One last thing about Zoom negotiation, which I think is an advantage, which is that a lot of times what people have is they have a hard time saying certain things in negotiation, sort of having hard conversations, being tough in negotiations, saying exactly the right words. And we practice those words, and we practice them, and we practice them. We’re convinced that we’re gonna deliver those words in those hard moments, and then, when we’re there, we’re nervous. We start. We give up. We sound pathetic, whatever. And I think one advantage of Zoom over face-to-face is those words can be there. They can be on your screen.
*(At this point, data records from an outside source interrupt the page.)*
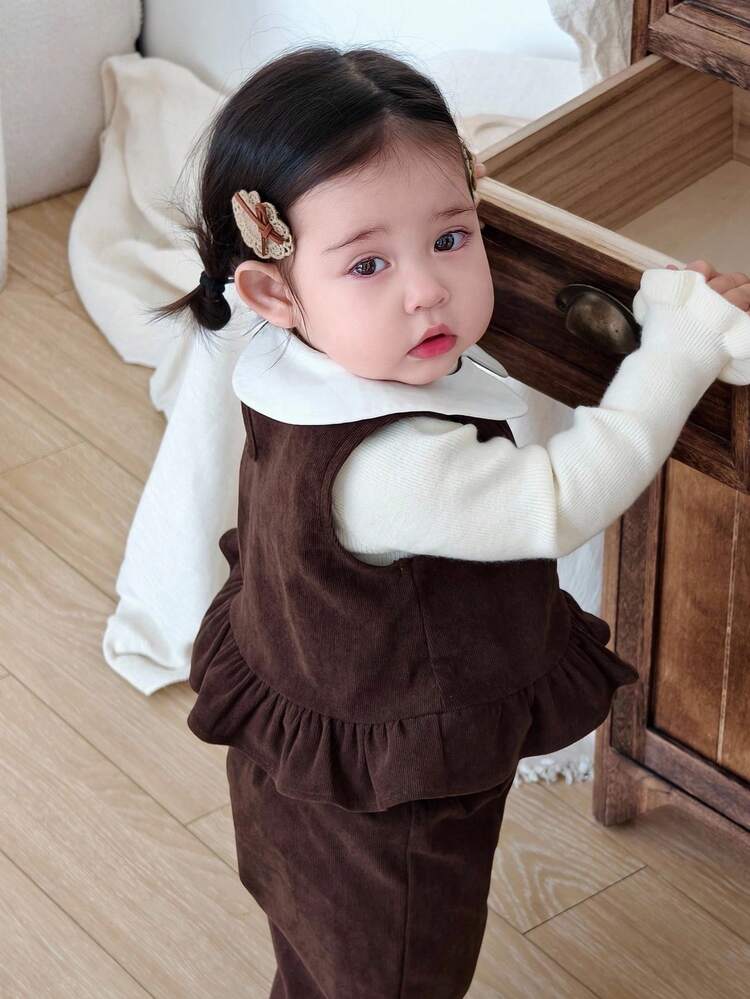 2pcs Baby Girls' Peter Pan Collar Color Block Long Sleeve Shirt And Casual Pants Set Fall Toddler Girls Clothes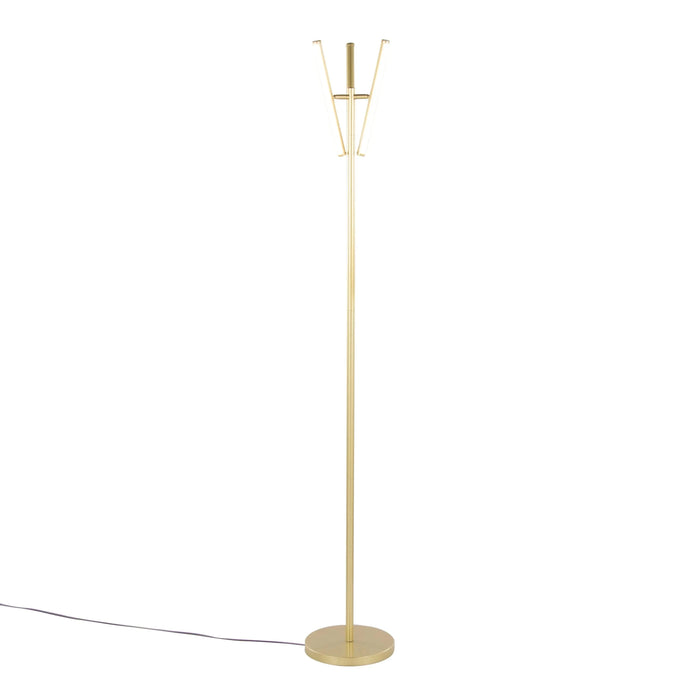 Icicle 65' Modern Swivel Floor Lamp in Gold Metal by LumiSource Default -DTYStore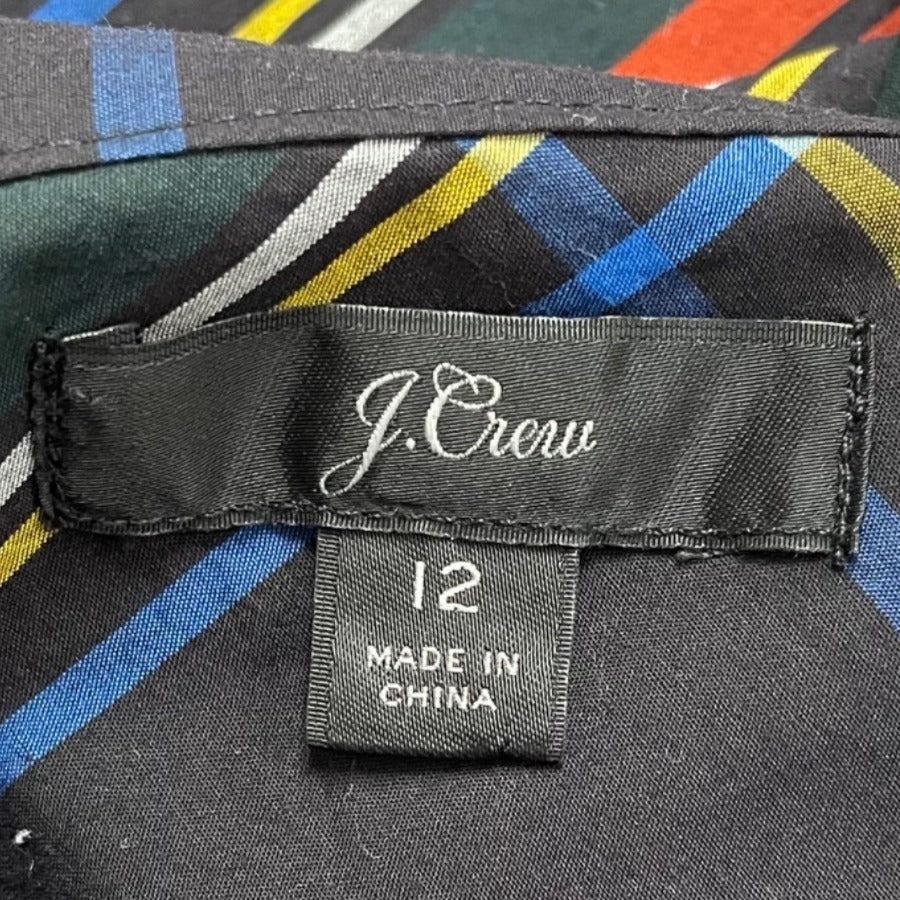 J.Crew Womens Multicolor Plaid Cotton Blouse Rhinestone Trim Long Sleeve Size 12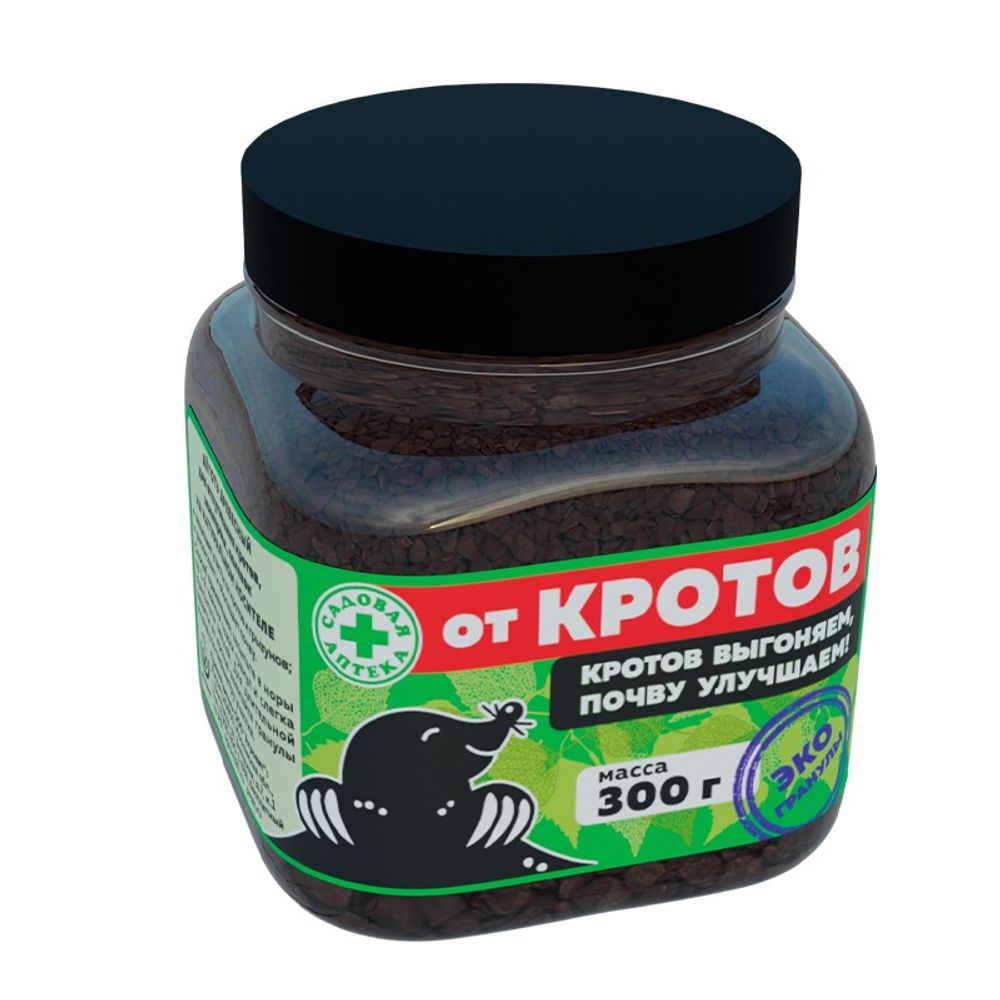Гранулы ЭКО ДЕГОТЬ ДРЕВЕСНЫЙ от кротов 300 гр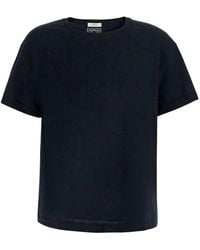 TOTEME - Crew Neck T-Shirt With Logo Embroidery On The Back - Lyst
You could be reading those words in a way, hopefully that is natural, like experienced people do when they read from teleprompters and things like that. But the idea here is that your desktop can be a form of preparation and, in some ways, a crutch for you in negotiation that you ordinarily wouldn’t have. And I just use that as one example.
I think, if you think about situations—and I encourage people to think about this: imagine that Zoom is not only as good as face-to-face, but you are a better negotiator on Zoom than face-to-face. Imagine that. Imagine that’s true. How did that come about? And I think that’s an exciting way to look at Zoom. And I think, if you look at Zoom that way or you look at online negotiation that way, it encourages you to really think out of the box, think about ways that you can leverage some of the advantages and some of the technological differences about Zoom in a way that actually makes you not an inferior negotiator, not be in an inferior situation, but actually a situation where you do better, and maybe even the negotiation on the whole goes smoother.